Um Conto Sem Nome (Parte I)
- rannison rodrigues
- 1 de jun. de 2021
- 3 min de leitura
Numa cidade muito distante, de um país muito distante, as pessoas viviam em caixas. Não moravam apenas, mas também se locomoviam nelas. Logo após nascerem e pouco depois de morrerem, iam parar em caixas. Sua comida vinha dentro delas, e para consegui-la precisavam passar em estações de pagamento, curiosamente chamadas de “caixas”. Comunicavam-se através de pequenos dispositivos em forma de paralelepípedo, com telas retangulares brilhantes e tinham, nos mais variados lugares, outras caixas, com telas maiores também brilhantes, onde podiam receber informações sobre o que acontecia ao seu redor e até mesmo se divertir.
Essas pessoas tinham uma ideia em comum: seu tempo deveria ser investido em conseguir caixas.
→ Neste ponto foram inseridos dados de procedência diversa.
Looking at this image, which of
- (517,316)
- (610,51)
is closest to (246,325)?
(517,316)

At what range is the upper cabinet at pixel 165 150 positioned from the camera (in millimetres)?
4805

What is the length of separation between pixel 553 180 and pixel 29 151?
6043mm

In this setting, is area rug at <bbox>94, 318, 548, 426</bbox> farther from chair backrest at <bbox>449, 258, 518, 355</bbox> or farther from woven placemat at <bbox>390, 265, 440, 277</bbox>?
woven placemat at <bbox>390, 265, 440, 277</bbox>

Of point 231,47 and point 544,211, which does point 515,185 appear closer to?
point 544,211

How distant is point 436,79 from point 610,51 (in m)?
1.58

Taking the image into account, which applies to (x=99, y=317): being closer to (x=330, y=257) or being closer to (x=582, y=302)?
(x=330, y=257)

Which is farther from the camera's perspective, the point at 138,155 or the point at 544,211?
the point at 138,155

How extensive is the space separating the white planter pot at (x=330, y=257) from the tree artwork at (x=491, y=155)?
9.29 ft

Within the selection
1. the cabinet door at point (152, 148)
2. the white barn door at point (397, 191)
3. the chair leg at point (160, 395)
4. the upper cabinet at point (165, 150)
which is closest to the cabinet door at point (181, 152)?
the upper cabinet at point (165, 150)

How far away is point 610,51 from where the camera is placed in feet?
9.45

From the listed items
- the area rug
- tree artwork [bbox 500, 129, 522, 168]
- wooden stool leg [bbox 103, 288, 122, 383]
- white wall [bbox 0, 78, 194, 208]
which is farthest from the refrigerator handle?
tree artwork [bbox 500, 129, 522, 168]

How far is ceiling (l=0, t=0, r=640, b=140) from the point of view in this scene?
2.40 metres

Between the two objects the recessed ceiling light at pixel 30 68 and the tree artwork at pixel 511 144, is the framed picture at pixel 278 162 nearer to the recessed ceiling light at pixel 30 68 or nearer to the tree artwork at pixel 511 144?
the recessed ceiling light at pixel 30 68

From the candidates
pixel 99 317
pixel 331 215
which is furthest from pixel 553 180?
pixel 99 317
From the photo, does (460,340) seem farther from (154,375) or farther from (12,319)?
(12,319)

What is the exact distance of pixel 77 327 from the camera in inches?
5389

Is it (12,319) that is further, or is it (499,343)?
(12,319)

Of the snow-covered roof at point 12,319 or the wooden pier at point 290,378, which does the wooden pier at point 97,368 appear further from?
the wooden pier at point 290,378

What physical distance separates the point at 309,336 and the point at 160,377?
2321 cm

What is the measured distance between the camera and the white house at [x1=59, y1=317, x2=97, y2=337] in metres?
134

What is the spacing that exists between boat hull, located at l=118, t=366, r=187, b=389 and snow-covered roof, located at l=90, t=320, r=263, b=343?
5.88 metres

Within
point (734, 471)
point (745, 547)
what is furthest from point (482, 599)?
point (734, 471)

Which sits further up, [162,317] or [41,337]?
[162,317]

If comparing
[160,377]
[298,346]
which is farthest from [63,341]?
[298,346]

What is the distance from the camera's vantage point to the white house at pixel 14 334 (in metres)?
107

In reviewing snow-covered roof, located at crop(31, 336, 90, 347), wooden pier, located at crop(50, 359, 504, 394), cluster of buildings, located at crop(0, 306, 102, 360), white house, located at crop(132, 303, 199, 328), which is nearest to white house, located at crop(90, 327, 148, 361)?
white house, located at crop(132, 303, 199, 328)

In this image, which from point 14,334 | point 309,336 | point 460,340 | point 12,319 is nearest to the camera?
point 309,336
E quanto mais elaboradas fossem, melhor. Elas se esforçavam e se dedicavam durante toda a vida para isso. Trabalhavam o melhor que podiam e, chegavam a adoecer ou até mesmo a mentir, trair e roubar outras pessoas para atingir esse objetivo. Ter caixas significava ser respeitado, querido, admirado, mas também invejado e, por vezes, até odiado. Para onde quer que olhassem, encontravam a mesma mensagem: “O sentido da vida está em ter caixas, pois são as caixas que nos deixam seguros e confortáveis, isso é viver bem.”
Entre essas pessoas, havia um coveiro. De compleição física frágil e modos taciturnos, o homem de meia idade e cabelos ralos, já se dedicava ao ofício há mais de 20 anos. Não possuía muitas caixas. Na verdade, não se importava nem um pouco com elas. Se pudesse, costumava confessar aos amigos, nem as teria. “No final, são as caixas que nos têm.”, ele costumava dizer. Gostava de seu trabalho, principalmente, por causa do silêncio. Na caixa onde morava, não tinha as telas brilhantes que a maioria das pessoas tinham e só carregava consigo o pequeno paralelepípedo comunicador por muita insistência dos amigos.
Gostava de estar só, consigo mesmo. De olhar pela abertura de sua caixa e ver as outras, suas vizinhas, empilhadas, umas em cima das outras. Costumava observar as luzes que escapavam pelas aberturas delas. Sempre pensava no que as outras pessoas, lá dentro, estariam fazendo. Será que estavam sorrindo, ou será que o dia teria sido de tristeza? Da caixa onde vivia, via o céu enquadrado, como em um retrato. Não que a abertura de onde olhava fizesse isso, eram os blocos de caixas vizinhas, monolíticos, que enquadravam o firmamento diante dos seus olhos.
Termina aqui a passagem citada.